De los casi mil 500 kilómetros cuadrados que tenía la cuenca lacustre del Valle de México en el siglo XVI, hoy sólo queda el 1.33% de esta extensión original, debido a su desecamiento gradual, señala la investigadora del Centro de Ciencias de la Atmósfera (CCA) de la UNAM, Erika Danaé López Espinoza.
En su estudio La importancia de la cobertura del suelo en el pronóstico del tiempo, explica que ese lago que se ubicaba en lo que hoy es parte del área metropolitana funcionaba como regulador térmico, pues de día enfriaba y de noche calentaba, lo que reducía el rango de temperatura hasta en cuatro grados centígrados.
De acuerdo con los resultados de esta investigación realizada con Ángel Ruiz Angulo, también del CCA, se concluyó que del año 1500 a 2012 la temperatura máxima sobre y alrededor del cuerpo lacustre se incrementó de 1.4 a 5.2 °C en época de secas y de 1.0 a 5.7 en periodo de lluvias, lo que provoca días más calurosos. Por otro lado, la mínima decreció de 0.8 a 3.1 °C y de 0.3 a 1.8 en episodios áridos y pluviales, respectivamente, lo que provoca días más fríos.
En un comunicado de la máxima casa de estudios, Erika López explica que en cuestiones climatológicas, se suele confundir tiempo -condiciones actuales de la atmósfera en un sitio determinado- con clima —patrón promedio del tiempo en un lugar, durante un periodo largo—-.
Por lo que añade, el primer término se refiere a la predicción del estado atmosférico en un lugar y momento particulares. “No es el mismo en todas partes; depende de muchos factores.
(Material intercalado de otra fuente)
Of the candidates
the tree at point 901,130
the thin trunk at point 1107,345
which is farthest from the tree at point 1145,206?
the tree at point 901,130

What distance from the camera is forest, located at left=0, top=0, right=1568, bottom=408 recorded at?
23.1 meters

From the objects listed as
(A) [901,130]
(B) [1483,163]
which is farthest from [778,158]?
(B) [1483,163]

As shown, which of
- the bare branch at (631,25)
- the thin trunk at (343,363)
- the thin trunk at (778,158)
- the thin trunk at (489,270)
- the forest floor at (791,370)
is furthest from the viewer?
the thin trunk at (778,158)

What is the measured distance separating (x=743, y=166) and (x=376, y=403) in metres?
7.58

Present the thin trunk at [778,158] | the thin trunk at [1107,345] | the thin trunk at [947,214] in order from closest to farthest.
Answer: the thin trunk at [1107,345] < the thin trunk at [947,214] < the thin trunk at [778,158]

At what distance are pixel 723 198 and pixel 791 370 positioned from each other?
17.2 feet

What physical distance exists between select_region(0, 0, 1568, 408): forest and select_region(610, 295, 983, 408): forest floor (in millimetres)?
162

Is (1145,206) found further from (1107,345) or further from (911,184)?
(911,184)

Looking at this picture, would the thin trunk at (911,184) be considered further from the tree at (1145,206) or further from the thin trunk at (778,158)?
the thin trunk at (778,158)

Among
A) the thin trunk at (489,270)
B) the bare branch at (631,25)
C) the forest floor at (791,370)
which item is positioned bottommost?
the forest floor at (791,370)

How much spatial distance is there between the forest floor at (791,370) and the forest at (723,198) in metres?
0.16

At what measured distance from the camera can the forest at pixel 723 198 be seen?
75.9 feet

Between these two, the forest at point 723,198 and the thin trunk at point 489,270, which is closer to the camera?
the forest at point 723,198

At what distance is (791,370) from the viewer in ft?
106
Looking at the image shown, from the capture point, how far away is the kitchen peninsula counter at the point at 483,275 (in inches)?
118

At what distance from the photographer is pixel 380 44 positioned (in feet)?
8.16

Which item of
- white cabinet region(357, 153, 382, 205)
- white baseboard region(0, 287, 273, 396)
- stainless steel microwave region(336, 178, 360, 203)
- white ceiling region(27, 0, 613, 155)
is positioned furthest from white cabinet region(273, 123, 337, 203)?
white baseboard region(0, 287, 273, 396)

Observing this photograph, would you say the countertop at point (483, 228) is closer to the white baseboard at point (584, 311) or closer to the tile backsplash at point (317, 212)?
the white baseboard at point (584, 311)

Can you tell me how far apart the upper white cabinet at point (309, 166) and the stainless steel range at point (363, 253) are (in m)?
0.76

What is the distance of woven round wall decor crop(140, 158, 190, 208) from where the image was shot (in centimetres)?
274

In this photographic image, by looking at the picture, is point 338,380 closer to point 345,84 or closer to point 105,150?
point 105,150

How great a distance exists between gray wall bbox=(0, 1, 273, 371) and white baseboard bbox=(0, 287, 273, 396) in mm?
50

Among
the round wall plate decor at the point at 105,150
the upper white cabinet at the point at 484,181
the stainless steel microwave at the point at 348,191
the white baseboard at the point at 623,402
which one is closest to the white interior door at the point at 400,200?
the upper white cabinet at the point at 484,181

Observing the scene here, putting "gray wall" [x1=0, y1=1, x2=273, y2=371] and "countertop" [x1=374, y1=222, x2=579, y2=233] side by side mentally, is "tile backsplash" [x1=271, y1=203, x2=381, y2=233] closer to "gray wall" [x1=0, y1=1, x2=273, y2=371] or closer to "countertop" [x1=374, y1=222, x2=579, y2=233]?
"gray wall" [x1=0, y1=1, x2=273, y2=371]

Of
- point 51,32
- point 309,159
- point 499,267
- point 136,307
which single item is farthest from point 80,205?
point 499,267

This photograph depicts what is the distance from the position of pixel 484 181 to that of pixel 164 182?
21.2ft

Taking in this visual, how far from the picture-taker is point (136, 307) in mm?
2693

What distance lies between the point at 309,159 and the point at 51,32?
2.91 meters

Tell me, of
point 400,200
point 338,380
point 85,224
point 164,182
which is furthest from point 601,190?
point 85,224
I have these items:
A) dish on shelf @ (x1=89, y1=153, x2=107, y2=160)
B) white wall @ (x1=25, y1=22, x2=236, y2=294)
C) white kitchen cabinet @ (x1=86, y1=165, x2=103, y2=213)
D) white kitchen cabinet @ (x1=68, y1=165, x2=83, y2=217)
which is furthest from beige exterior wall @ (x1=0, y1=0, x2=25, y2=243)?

No obstante, es preciso conocerlo para realizar actividades cotidianas y recreativas, así como para tomar decisiones como planificar siembras y cosechas, transporte aéreo y tránsito portuario, entre otras”.
Señala que estas ponderaciones son cruciales en zonas susceptibles de inundaciones a fin de anticiparse al impacto pluvial y se realizan con base en modelaciones numéricas del tiempo, a partir de observaciones, análisis de datos y graficación de salidas.
Respecto a los modelos de superficie, dijo que para evaluar la interacción entre ésta y la atmósfera en modelos de predicción se consideran los parámetros antes referidos, así como los topográficos, entre otros.